▶ _Given exercise 1_
Tally the lines in the listing below that contain the string "amount", matching case exactly, and give only that number.

▶ _Source document_
::::

Calculation stopped but job not finished

GROMACS version: 2023.2
GROMACS modification: No

Hi,

I had launched 12 independent NPT runs for 1 us, and I noticed that all the runs got stucked at 502.5 ns without any error.

Because there were no error, the calculation jobs itsels did not finished, lead to quite a waste of time and money…

Has anyone experienced the same problem

Thanks in advance
Kotaro Tanaka

It is very difficult to say anything specific without more information. Did you run the 12 simulations at the same time, e.g., with the -multidir option? Otherwise it would be improbable that all simulations stopped at exactly the same time.

Did you get any output to the terminal explaining why they stopped? Have you checked the end of the log files? Did you run out of disk space? Were they run on your own local computer or on a remote machine with a queueing system?

Thank you for your reply

Did you run the 12 simulations at the same time, e.g., with the -multidir option?

Almost at the same time. Not with the -multidir option. I ran the 12 jobs independently with a shell script.

Did you get any output to the terminal explaining why they stopped?

No.

::::

▶ _Working data_
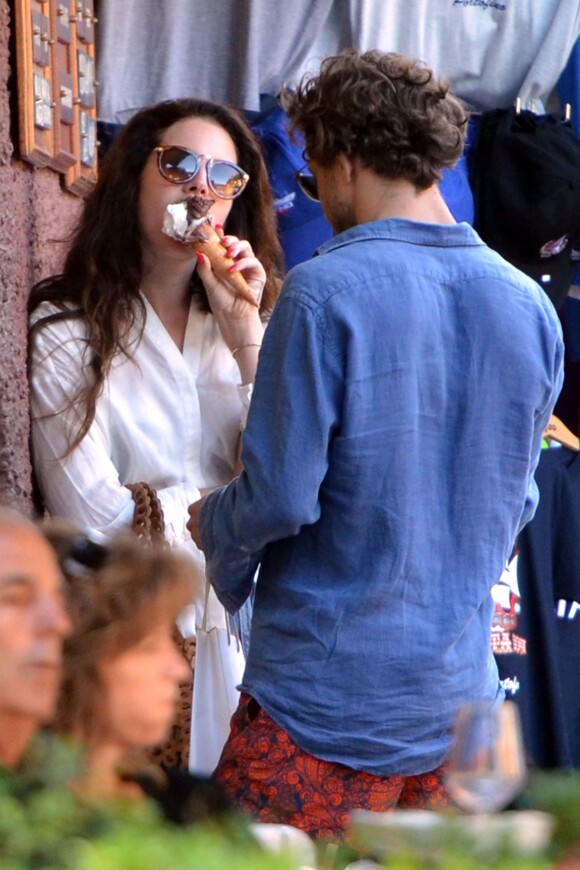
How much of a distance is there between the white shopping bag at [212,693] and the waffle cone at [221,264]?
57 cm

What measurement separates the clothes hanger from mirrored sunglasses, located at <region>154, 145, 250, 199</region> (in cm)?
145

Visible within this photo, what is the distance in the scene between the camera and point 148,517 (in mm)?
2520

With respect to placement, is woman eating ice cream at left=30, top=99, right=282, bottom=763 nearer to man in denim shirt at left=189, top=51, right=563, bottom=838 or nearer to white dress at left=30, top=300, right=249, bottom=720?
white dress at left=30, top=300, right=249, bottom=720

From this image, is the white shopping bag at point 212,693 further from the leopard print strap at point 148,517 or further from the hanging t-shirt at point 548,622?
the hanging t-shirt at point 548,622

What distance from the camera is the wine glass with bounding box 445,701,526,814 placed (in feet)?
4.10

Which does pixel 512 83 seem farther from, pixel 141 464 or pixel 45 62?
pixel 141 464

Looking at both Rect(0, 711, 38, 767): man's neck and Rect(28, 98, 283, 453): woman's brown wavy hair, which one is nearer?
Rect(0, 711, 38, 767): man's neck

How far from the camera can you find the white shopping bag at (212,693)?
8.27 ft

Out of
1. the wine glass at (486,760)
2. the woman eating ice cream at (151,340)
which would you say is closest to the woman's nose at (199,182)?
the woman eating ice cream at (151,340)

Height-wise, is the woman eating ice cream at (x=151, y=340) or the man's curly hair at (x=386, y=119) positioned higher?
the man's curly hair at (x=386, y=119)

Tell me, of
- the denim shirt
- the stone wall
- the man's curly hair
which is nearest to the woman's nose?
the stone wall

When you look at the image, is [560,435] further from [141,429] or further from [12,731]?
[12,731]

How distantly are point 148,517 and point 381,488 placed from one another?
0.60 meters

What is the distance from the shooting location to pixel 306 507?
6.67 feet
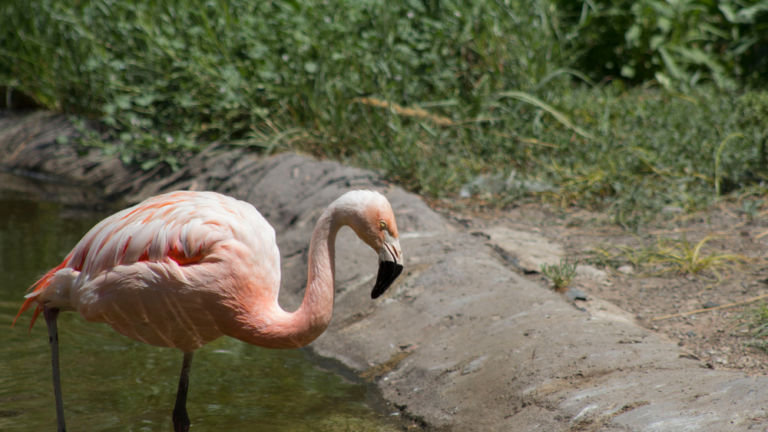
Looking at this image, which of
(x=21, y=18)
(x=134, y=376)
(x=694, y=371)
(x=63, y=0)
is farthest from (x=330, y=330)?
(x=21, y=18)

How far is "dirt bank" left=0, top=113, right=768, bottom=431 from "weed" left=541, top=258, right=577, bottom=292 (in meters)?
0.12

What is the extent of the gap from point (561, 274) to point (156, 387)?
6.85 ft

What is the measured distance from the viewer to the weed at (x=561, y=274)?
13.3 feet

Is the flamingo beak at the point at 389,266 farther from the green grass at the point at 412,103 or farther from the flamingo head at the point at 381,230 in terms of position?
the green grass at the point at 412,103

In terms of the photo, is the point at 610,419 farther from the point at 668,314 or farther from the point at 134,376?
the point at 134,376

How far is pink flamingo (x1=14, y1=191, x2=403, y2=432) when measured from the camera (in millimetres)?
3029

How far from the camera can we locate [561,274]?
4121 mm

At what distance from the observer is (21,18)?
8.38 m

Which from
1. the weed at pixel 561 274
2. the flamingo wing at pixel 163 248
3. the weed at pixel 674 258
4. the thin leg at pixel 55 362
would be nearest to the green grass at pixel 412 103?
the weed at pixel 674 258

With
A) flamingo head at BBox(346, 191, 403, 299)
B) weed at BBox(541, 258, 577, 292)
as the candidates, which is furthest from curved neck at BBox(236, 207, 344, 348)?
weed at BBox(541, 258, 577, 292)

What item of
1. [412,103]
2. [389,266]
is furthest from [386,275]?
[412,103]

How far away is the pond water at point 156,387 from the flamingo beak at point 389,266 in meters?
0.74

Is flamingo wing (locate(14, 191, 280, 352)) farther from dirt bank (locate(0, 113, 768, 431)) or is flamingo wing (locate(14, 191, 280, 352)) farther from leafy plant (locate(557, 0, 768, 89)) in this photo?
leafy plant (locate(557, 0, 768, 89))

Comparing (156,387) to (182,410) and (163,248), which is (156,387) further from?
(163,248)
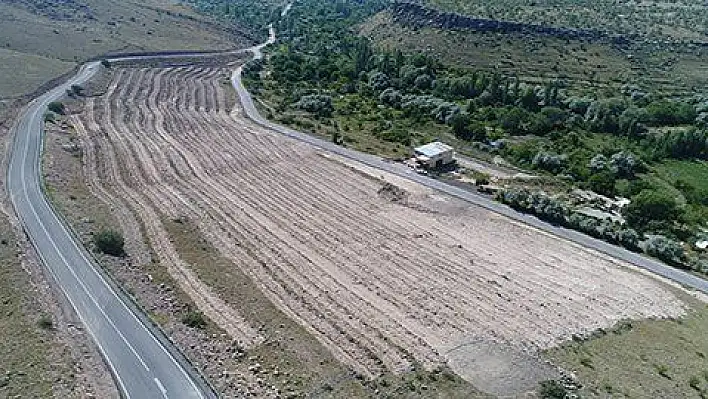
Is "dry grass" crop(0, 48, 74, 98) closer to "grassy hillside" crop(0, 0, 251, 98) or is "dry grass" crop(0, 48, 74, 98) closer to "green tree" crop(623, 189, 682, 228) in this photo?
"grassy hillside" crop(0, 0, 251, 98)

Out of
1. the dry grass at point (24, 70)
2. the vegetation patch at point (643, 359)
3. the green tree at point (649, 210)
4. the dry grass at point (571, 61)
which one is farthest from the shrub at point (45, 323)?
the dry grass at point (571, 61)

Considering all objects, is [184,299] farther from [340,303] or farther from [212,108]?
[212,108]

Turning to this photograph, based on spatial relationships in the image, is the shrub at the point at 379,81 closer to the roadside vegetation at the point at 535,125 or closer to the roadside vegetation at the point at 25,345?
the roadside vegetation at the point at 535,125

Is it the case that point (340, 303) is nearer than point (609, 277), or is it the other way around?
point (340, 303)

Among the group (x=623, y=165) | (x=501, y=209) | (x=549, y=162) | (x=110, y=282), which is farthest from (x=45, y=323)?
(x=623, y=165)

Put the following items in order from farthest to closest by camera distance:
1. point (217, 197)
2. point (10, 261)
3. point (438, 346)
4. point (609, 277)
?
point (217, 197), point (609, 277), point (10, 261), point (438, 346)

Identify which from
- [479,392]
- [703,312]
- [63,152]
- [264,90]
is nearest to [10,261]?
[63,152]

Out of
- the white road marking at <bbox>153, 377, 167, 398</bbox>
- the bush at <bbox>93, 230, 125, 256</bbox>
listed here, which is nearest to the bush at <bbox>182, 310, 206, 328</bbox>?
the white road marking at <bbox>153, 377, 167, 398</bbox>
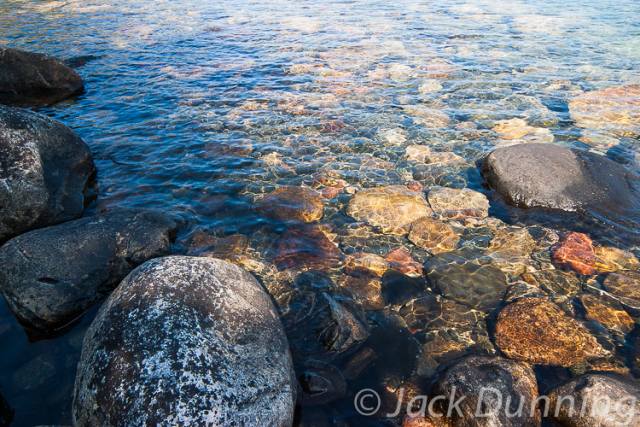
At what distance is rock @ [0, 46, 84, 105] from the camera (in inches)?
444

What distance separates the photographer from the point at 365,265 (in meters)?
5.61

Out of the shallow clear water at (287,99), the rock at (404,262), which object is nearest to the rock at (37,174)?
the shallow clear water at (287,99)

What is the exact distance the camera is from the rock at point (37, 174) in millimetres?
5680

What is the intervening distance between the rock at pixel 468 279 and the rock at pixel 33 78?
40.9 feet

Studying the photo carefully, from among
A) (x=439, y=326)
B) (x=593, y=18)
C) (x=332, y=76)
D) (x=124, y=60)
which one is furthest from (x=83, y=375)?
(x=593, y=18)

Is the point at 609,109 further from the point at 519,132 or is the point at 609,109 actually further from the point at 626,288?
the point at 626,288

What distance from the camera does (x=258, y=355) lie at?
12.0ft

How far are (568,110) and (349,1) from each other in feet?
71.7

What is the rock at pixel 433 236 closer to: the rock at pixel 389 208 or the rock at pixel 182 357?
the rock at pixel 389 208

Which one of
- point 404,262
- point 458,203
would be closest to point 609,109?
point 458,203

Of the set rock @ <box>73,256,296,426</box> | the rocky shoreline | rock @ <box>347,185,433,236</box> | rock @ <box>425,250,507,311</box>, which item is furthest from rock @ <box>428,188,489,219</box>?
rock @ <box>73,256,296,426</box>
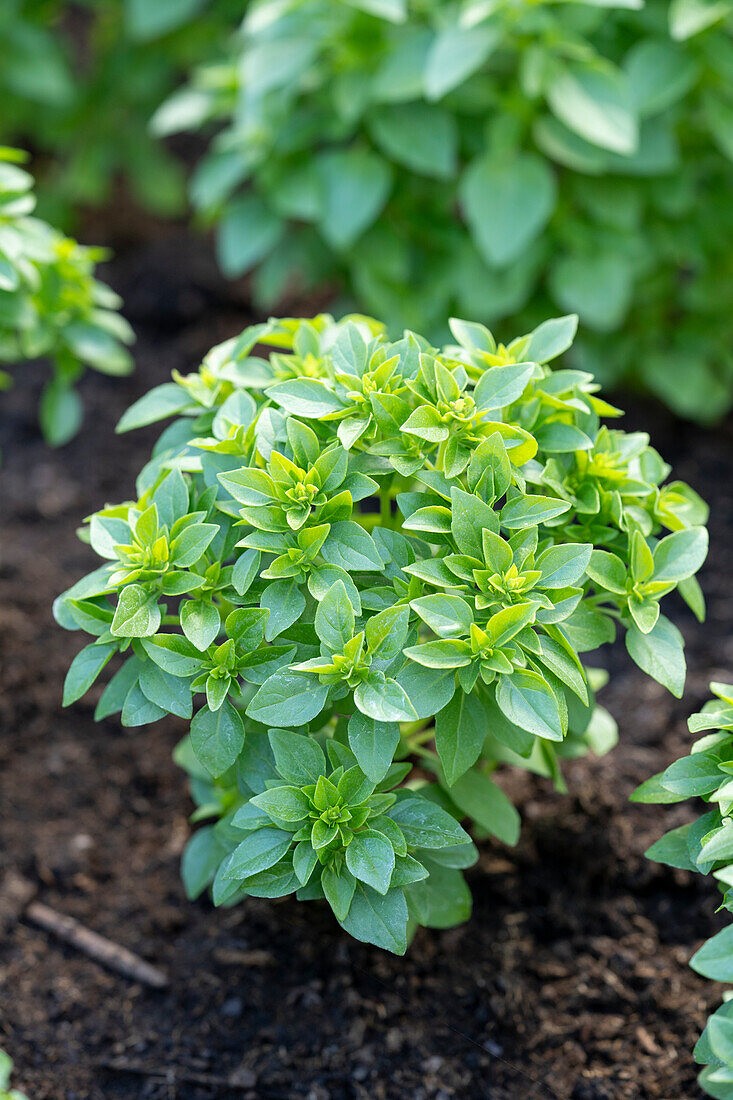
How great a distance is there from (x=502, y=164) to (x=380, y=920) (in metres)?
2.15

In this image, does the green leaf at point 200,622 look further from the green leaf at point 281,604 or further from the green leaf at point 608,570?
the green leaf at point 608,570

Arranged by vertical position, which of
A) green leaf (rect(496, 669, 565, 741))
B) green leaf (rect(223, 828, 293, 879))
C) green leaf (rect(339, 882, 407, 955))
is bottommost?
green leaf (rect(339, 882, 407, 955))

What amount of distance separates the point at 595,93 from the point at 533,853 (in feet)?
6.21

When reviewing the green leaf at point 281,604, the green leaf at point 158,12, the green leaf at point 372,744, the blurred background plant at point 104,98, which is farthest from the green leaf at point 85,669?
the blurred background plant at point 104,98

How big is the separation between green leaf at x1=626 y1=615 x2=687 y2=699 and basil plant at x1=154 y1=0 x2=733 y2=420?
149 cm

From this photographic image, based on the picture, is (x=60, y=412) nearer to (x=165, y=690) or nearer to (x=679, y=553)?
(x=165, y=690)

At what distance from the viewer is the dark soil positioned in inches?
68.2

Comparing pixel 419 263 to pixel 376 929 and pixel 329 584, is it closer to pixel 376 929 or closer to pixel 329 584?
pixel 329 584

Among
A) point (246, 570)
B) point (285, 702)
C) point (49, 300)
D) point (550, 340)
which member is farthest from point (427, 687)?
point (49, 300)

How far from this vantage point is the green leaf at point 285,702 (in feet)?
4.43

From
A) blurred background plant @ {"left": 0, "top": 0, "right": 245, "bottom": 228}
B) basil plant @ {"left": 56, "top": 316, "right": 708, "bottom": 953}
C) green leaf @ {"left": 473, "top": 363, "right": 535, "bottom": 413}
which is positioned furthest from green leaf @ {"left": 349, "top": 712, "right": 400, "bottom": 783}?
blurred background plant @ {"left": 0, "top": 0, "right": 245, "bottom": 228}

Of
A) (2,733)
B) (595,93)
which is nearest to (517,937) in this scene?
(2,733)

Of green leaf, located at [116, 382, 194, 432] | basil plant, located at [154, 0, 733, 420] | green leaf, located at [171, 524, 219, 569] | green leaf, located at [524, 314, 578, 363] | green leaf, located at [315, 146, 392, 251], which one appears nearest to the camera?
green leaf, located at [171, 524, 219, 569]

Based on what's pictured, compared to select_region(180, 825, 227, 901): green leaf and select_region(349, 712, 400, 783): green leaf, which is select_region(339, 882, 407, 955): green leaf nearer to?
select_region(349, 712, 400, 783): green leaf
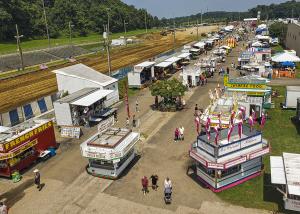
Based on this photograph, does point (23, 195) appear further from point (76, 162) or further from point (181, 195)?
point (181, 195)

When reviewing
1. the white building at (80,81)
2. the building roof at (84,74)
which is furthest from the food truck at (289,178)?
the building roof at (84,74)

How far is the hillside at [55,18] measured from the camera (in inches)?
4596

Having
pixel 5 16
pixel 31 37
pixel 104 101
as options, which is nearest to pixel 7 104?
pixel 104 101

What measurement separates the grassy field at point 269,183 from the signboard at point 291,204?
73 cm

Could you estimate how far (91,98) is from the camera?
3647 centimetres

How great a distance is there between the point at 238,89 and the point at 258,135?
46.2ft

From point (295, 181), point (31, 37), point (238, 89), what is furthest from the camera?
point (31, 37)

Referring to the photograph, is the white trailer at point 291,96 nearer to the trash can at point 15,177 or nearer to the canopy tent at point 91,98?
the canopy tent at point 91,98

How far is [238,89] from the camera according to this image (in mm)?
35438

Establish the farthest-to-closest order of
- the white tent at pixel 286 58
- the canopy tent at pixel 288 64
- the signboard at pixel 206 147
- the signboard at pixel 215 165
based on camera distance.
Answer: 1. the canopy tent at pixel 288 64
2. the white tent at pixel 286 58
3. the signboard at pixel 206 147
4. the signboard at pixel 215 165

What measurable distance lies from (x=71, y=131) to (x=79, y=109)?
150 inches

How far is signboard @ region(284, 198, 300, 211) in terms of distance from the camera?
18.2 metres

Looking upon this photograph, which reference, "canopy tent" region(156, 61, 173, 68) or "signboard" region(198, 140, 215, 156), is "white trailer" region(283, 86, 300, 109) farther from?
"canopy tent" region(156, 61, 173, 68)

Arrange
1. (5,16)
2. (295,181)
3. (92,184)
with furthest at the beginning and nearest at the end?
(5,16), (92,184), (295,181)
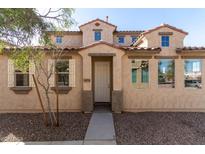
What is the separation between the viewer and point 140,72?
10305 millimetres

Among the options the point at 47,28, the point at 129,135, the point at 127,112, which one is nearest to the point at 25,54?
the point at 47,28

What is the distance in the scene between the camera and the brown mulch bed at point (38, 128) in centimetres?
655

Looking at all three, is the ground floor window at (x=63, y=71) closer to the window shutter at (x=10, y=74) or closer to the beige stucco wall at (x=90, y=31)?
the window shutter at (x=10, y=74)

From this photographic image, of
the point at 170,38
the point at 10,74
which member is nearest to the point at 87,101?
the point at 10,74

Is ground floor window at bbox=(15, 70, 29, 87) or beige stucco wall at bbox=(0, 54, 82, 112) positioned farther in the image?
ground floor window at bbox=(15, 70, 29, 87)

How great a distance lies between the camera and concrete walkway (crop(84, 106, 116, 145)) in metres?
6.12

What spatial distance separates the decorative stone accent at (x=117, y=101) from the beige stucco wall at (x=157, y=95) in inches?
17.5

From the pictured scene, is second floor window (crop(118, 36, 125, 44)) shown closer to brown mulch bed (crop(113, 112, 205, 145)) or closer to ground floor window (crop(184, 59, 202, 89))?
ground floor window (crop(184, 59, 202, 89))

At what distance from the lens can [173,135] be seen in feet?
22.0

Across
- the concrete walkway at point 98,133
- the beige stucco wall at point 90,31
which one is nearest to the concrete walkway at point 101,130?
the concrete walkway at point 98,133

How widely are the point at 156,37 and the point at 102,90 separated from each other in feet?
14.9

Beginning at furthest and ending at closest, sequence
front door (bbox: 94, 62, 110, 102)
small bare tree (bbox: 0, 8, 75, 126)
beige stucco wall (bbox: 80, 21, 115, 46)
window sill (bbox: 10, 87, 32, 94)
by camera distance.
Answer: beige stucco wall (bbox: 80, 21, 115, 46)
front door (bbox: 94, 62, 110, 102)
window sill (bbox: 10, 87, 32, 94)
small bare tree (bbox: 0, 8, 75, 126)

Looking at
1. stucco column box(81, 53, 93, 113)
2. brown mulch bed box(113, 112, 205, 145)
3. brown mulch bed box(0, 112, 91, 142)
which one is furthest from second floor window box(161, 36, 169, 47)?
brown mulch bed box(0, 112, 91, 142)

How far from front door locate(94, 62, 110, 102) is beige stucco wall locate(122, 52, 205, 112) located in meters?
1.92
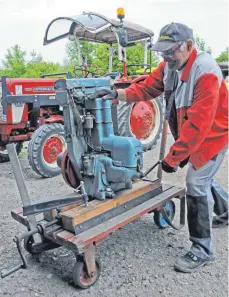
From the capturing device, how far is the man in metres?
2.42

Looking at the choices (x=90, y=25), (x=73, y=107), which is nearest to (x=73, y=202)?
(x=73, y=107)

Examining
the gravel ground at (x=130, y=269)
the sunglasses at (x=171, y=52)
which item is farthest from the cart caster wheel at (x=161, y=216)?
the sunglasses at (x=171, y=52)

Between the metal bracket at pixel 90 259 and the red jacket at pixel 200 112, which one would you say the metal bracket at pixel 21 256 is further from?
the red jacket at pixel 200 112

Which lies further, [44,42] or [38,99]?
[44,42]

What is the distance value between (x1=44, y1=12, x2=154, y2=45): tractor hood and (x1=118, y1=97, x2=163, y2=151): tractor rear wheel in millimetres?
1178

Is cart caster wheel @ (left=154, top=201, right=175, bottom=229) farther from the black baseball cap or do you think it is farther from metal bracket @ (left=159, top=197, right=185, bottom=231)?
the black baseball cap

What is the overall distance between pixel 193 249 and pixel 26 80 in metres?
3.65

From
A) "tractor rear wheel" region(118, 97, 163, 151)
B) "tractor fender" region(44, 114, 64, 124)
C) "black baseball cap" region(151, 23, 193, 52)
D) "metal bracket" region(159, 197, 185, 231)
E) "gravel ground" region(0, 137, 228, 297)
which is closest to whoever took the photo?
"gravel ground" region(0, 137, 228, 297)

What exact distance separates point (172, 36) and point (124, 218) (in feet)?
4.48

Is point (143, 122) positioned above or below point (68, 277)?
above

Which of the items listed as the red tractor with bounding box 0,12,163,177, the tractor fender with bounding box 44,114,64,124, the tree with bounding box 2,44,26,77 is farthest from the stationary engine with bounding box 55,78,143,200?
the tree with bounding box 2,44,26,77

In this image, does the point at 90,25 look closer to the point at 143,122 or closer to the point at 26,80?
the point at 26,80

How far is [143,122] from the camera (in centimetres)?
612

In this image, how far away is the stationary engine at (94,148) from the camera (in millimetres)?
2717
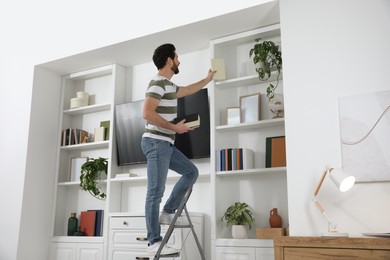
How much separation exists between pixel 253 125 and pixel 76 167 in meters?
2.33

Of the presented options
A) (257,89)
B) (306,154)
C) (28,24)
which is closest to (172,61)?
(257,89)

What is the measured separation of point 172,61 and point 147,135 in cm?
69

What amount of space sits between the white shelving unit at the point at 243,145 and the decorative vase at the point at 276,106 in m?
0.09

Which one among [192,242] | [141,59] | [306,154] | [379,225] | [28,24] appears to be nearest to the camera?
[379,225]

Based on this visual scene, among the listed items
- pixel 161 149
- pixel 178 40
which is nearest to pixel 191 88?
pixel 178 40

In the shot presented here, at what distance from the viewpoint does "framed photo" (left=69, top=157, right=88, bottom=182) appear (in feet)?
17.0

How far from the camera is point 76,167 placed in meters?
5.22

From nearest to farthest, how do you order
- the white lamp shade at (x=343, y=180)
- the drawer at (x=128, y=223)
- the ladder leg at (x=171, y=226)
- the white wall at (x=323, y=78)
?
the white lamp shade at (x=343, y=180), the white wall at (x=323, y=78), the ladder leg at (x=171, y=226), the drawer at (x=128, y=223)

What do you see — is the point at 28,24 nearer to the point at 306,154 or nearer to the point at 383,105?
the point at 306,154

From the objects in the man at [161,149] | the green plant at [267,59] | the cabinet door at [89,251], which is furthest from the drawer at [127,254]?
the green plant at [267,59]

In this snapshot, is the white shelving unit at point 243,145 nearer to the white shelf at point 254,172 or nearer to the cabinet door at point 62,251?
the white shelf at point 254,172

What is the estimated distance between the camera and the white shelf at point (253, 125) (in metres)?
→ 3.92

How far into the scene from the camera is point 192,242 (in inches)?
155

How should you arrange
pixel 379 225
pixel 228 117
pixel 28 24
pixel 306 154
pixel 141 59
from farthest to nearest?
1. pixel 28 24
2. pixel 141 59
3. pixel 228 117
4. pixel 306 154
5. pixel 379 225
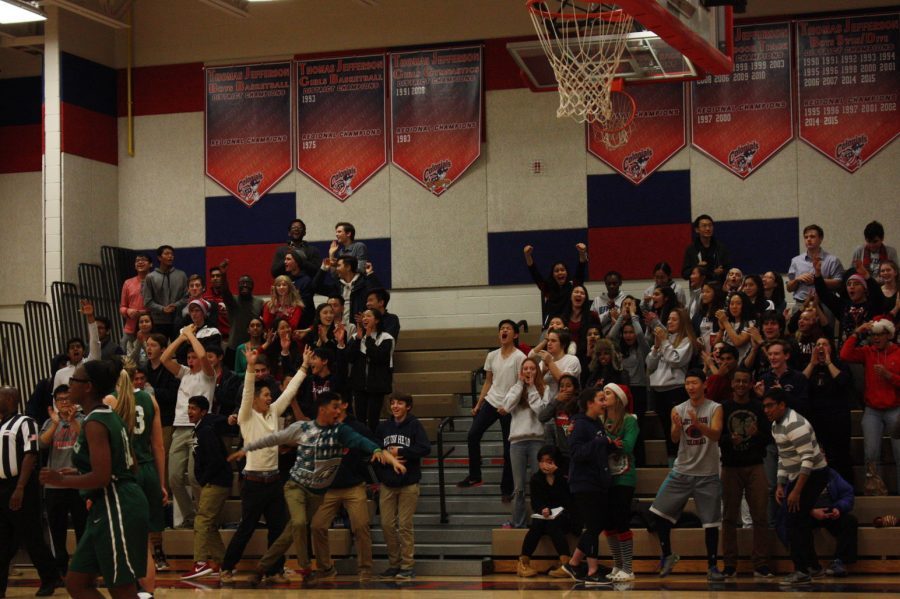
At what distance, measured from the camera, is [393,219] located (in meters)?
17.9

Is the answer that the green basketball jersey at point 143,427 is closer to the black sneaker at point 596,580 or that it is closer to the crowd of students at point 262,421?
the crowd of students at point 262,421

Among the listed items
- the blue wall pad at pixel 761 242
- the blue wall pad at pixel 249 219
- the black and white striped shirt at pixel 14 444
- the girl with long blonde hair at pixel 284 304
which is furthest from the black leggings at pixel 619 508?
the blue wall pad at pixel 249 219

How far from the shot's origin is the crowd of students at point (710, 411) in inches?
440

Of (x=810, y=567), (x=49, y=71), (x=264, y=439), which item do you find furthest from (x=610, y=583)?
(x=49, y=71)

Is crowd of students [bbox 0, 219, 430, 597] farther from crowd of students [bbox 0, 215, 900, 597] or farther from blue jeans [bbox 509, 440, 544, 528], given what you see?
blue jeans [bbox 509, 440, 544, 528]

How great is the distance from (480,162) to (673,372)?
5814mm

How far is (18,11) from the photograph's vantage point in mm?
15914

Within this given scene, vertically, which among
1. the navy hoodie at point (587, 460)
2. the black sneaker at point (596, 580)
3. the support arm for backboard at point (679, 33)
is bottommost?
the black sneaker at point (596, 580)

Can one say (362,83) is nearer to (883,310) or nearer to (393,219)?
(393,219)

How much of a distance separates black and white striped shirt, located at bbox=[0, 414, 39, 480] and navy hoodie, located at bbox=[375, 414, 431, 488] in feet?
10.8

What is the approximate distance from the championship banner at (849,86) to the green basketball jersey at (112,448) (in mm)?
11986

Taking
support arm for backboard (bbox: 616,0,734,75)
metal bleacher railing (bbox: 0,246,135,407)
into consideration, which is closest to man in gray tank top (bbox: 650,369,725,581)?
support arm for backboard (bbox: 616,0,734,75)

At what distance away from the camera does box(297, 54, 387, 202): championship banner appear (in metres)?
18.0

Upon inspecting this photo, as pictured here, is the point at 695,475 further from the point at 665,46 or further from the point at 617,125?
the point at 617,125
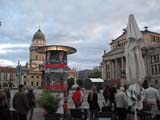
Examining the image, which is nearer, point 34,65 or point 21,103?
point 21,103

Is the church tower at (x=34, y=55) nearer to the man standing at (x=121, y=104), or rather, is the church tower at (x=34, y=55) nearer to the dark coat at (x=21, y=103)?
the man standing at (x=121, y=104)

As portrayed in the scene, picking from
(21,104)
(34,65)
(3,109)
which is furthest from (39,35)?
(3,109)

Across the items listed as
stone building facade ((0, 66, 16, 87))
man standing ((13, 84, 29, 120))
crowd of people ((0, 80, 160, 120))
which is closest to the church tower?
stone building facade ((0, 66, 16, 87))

::::

▶ _Given exercise 2_
Return the GROMACS forum thread above verbatim, everything from "I had launched" down to "a queueing system?".

▶ _Expected answer 1_
2

▶ _Expected answer 2_
I had launched 12 independent NPT runs for 1 us, and I noticed that all the runs got stucked at 502.5 ns without any error.

Because there were no error, the calculation jobs itsels did not finished, lead to quite a waste of time and money…

Has anyone experienced the same problem

Thanks in advance
Kotaro Tanaka

It is very difficult to say anything specific without more information. Did you run the 12 simulations at the same time, e.g., with the -multidir option? Otherwise it would be improbable that all simulations stopped at exactly the same time.

Did you get any output to the terminal explaining why they stopped? Have you checked the end of the log files? Did you run out of disk space? Were they run on your own local computer or on a remote machine with a queueing system?